Optimize kitchen prepare with Chef

4 minute read


Bluebox

Optimizing remote testing

A previous article described how to optimize the image create part of the kitchen create stage. This post will focus on the kitchen prepare step.

The current duration for each stage.

Stage Duration (seconds) % Total
Create 20 seconds 1%
Prepare 7 minutes 36 seconds 41%
Converge 10 minutes 14 seconds 67%
Verify 11 seconds 1%


Previous Articles

  1. Remote testing in Bluebox with Chef
  2. Optimization overview of Bluebox with Chef
  3. Optimizing boot
  4. Optimizing create


Kitchen Prepare

The prepare stage of test kitchen executes a few required tasks before the converge step. Those tasks include:

  • Installing chef client test server (if not installed or at the right level)
  • Starting the chef zero server on the test server
  • Uploading cookbooks

These steps all seem fairly simple, what is taking up seven and a half minutes?

Installing Chef

The .kitchen.yml, can specify via the provisioner directive a version of chef to verify is installed or install if missing or not at the right level. This is done using the product_name and product_version directives. An example configuration to verify chef 13.0.118 is installed would look like this:

 provisioner:
   name: chef_zero
   product_name: chef
   product_version: 13.0.118

To optimize testing speed, the image being tested against already has Chef installed at the correct version, which is the same version that is running in production. The test kitchen file being used for these tests do not specify a product_name or product_version so this step is skipped. This step isn’t contributing to the lengthy prepare time and there is nothing to further optimize.

Start Chef-Zero

What is Chef Zero? According to the readme

Chef Zero is a simple, easy-install, in-memory Chef server that can be useful for Chef Client testing and chef-solo-like tasks that require a full Chef Server.

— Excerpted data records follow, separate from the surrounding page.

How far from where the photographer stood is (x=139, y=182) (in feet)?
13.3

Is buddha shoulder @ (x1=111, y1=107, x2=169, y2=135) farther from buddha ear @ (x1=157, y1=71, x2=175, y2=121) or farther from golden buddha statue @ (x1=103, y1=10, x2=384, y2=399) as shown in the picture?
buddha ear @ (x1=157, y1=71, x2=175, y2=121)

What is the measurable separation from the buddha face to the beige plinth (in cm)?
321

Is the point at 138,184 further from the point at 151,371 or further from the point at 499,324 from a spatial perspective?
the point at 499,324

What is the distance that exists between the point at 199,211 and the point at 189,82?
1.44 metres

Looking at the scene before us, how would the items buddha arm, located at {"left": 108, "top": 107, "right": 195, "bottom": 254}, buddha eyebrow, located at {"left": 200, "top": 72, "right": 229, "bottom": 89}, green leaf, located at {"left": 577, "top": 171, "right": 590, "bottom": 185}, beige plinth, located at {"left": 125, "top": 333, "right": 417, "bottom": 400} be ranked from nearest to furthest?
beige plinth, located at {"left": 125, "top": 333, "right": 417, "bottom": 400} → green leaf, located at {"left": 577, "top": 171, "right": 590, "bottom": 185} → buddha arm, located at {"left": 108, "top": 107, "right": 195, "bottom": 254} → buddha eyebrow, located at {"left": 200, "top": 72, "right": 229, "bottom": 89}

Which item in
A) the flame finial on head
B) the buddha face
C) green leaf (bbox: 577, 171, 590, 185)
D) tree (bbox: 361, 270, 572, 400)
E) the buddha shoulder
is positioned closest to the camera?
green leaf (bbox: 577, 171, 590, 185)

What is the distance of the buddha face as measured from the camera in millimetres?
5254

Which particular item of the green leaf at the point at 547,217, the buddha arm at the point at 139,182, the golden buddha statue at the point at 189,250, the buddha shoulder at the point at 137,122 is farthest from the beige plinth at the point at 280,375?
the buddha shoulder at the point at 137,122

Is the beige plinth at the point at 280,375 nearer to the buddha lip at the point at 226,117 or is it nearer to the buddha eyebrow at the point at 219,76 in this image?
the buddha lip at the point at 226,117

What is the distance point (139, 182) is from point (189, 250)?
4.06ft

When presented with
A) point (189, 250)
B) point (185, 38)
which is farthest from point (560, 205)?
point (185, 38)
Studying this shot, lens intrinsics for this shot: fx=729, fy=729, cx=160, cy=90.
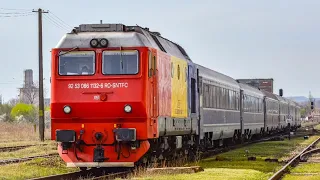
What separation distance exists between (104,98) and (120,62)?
1021 millimetres

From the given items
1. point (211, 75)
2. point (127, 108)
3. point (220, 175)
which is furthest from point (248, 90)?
point (127, 108)

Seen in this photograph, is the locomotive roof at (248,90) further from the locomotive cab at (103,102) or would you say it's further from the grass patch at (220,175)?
the locomotive cab at (103,102)

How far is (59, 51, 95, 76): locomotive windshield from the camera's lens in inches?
738

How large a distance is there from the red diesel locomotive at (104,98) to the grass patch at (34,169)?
1.66m

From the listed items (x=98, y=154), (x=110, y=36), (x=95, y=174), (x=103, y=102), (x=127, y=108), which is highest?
(x=110, y=36)

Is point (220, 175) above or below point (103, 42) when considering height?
below

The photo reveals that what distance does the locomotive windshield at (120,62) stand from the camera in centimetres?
1852

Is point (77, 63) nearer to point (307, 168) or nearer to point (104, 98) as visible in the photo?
point (104, 98)

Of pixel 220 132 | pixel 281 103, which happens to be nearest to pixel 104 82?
pixel 220 132

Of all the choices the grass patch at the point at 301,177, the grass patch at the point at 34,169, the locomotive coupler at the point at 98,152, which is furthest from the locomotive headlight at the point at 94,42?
the grass patch at the point at 301,177

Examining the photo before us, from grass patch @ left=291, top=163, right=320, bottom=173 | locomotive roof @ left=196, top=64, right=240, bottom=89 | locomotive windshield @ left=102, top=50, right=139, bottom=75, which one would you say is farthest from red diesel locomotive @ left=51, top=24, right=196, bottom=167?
locomotive roof @ left=196, top=64, right=240, bottom=89

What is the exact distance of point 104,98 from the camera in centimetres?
1841

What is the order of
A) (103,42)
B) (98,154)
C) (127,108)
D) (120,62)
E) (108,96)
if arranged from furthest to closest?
(103,42) → (120,62) → (108,96) → (127,108) → (98,154)

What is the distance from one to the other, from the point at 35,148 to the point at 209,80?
896cm
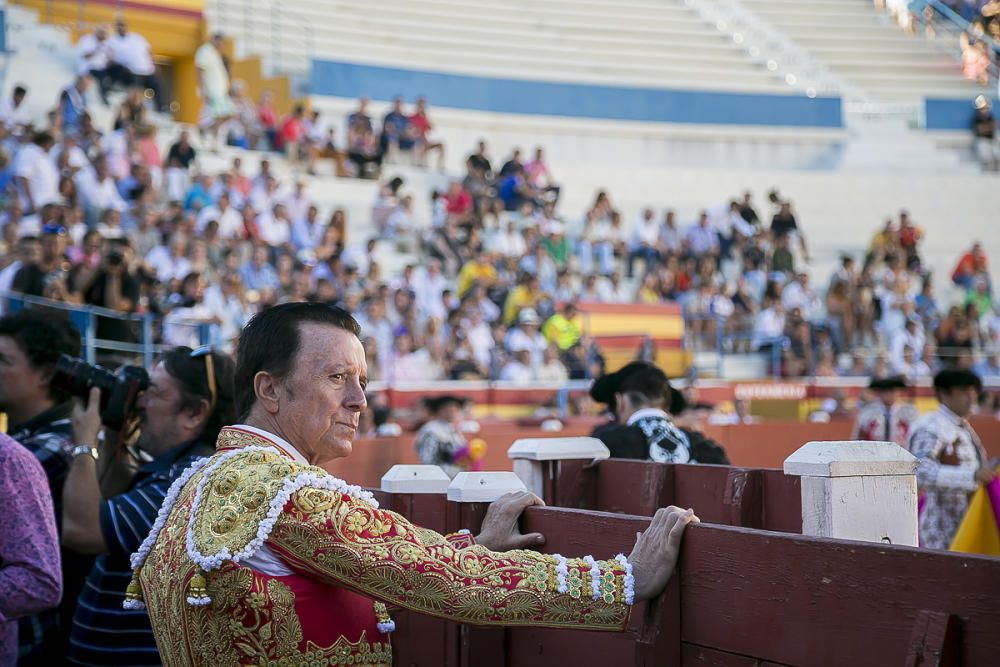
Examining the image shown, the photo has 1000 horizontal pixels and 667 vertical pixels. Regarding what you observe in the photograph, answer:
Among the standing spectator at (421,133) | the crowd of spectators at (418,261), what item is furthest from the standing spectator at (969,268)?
the standing spectator at (421,133)

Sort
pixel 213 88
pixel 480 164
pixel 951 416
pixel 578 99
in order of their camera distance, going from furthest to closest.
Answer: pixel 578 99 → pixel 480 164 → pixel 213 88 → pixel 951 416

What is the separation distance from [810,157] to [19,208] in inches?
647

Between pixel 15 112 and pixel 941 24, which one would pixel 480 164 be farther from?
pixel 941 24

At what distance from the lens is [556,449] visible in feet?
11.9

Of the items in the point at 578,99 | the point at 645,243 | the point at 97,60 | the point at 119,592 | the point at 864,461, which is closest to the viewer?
the point at 864,461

Because Chef Zero runs in memory, it’s super fast and lightweight. This makes it perfect for testing against a “real” Chef Server without mocking the entire Internet.

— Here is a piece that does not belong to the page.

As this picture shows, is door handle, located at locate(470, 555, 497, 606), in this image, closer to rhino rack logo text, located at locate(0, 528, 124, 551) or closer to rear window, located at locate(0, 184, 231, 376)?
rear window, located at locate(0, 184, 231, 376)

This should be quick to start and shouldn’t be significantly contributing to the prepare time. Nothing to optimize in this step.

Uploading cookbooks

The process of elimination has left us with only one likely culprit. Inspecting the logs confirms the suspicion.

Transferring files to <cloud-cmusta-prd-RHEL7>
D TIMING: scp async upload (Kitchen::Transport::Ssh)
D TIMING: scp async upload (Kitchen::Transport::Ssh) took (7m36.16s)

The real question is why is it taking so long and why wasn’t it an issue when testing locally?

The answer is a combination of the number of files being uploaded and the method used by test kitchen to upload the files. Some of the role cookbooks have over 1,000 files and test kitchen uploads those one a time. When the system is local, that is quick. However, with remote testing every one of those files transferred requires a lot of communication that is delayed because of the distance between the user and the remote testing location.

What are the options to resolve this?

Test kitchen supports plugins and developers have contributed a wide array of plugins to enhance test kitchen.

speedy-ssh

One of those plugins is called speedy-ssh

This gem is transport plugin for kitchen. It signicantly improves file synchronization between workstation and boxes using archive transfer instead of individual transfers. The transport only works where ssh works and requires tar to be present both on the workstation and in the box.

This gem takes all cookbooks, creates a tar file, uploads it, connects to the remote machine and untars the file. Then it repeats the same process for roles, data bags, etc. This should take the number of unique file transfers from the local machine to the remote test machine from over a 1,000 to a few.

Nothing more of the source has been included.